- **Information shown**:
* * *
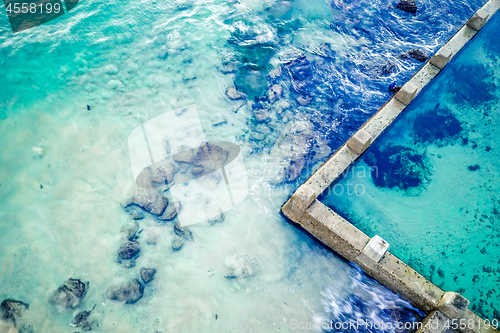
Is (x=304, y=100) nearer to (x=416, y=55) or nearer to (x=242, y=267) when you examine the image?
(x=416, y=55)

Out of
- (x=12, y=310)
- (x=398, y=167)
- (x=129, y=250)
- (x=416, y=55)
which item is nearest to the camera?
(x=12, y=310)

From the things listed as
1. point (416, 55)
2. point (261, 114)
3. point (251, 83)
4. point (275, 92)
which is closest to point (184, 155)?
* * *
- **What you have to do**: Rewrite every line of the records above as a numbered list, leaving out the blank lines and the pictures.

- **Task answer**:
1. Is (x=304, y=100) nearer to (x=416, y=55) or nearer to (x=242, y=267) when you examine the image?
2. (x=416, y=55)
3. Out of
4. - (x=12, y=310)
5. - (x=398, y=167)
6. - (x=129, y=250)
7. - (x=416, y=55)
8. which item is nearest to the camera?
9. (x=12, y=310)
10. From the things listed as
11. 1. point (416, 55)
12. 2. point (261, 114)
13. 3. point (251, 83)
14. 4. point (275, 92)
15. which is closest to point (184, 155)?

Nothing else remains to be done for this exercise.